时间:2024-06-19
菅亚珏
从拜伦诗歌《依依离别情》三种中译本看古典诗歌翻译原则
菅亚珏
(天津城市职业学院,天津 300250)
拜伦诗歌《依依离别情》是文学宝库中的精品,本文借助翻译生态学限制因子定律,分别从句式因子、感情色彩因子、以及韵律和节律因子分析三种不同的译本,从中得出古典诗歌翻译的几点原则。
翻译生态学;限制因子定律;古典诗歌翻译
乔治·戈登·拜伦(George Gordon Byron,1788—1824),英国著名诗人、作家,引领风骚的浪漫主义文学泰斗。不仅是卓越的英国浪漫派诗人,而且是民族革命家和反暴政的英雄。拜伦一生为民主、自由、民族解放的理想而奋斗,且努力创作,他的作品具有重大的历史进步意义和艺术价值,他未完成的长篇诗体小说《唐·璜》,是一部气势宏伟、意境开阔、见解高超、艺术卓越的叙事长诗,在英国以至欧洲的文学史上都是罕见的,而他的爱情诗也写得凄婉动人。《依依离别情》精选自其最经典篇章。诗人以极高的天分和对美好生活的执著创作的诸多诗歌,以文字形式把“美”展现给世人。从诗中看出他对自由的强烈向往与热爱。
现今世面流传比较广泛的有查良铮、陈锡麟、石瓃、黄杲炘、卞之琳翻译的五种译本,本文主要分析卞之琳,黄杲炘和陈锡麟三位翻译家的译本——从翻译手法,句式,韵律,用词和风格上看,各不相同但又各有千秋。本人认为陈锡麟的译本翻译得更加恰当,从翻译生态学的角度来看更加与原文统一,易于读者接受。我们先来回顾一下原文的风采。

__所给数据__.
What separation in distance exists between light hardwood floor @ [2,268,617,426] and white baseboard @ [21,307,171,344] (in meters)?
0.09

__待完成任务__.
(a) 按照文章所述,本文主要分析了哪三位翻译家的译本?
(b) 请将文章中从“拜伦诗歌《依依离别情》是文学”起、到“我们先来回顾一下原文的风采。”止(含这几个字)的部分逐字照录出来。
请只依据文章内容作答。

__任务解答__.
(a) 卞之琳、黄杲炘和陈锡麟。

(b)
拜伦诗歌《依依离别情》是文学宝库中的精品,本文借助翻译生态学限制因子定律,分别从句式因子、感情色彩因子、以及韵律和节律因子分析三种不同的译本,从中得出古典诗歌翻译的几点原则。
翻译生态学;限制因子定律;古典诗歌翻译
乔治·戈登·拜伦(George Gordon Byron,1788—1824),英国著名诗人、作家,引领风骚的浪漫主义文学泰斗。不仅是卓越的英国浪漫派诗人,而且是民族革命家和反暴政的英雄。拜伦一生为民主、自由、民族解放的理想而奋斗,且努力创作,他的作品具有重大的历史进步意义和艺术价值,他未完成的长篇诗体小说《唐·璜》,是一部气势宏伟、意境开阔、见解高超、艺术卓越的叙事长诗,在英国以至欧洲的文学史上都是罕见的,而他的爱情诗也写得凄婉动人。《依依离别情》精选自其最经典篇章。诗人以极高的天分和对美好生活的执著创作的诸多诗歌,以文字形式把“美”展现给世人。从诗中看出他对自由的强烈向往与热爱。
现今世面流传比较广泛的有查良铮、陈锡麟、石瓃、黄杲炘、卞之琳翻译的五种译本,本文主要分析卞之琳,黄杲炘和陈锡麟三位翻译家的译本——从翻译手法,句式,韵律,用词和风格上看,各不相同但又各有千秋。本人认为陈锡麟的译本翻译得更加恰当,从翻译生态学的角度来看更加与原文统一,易于读者接受。我们先来回顾一下原文的风采。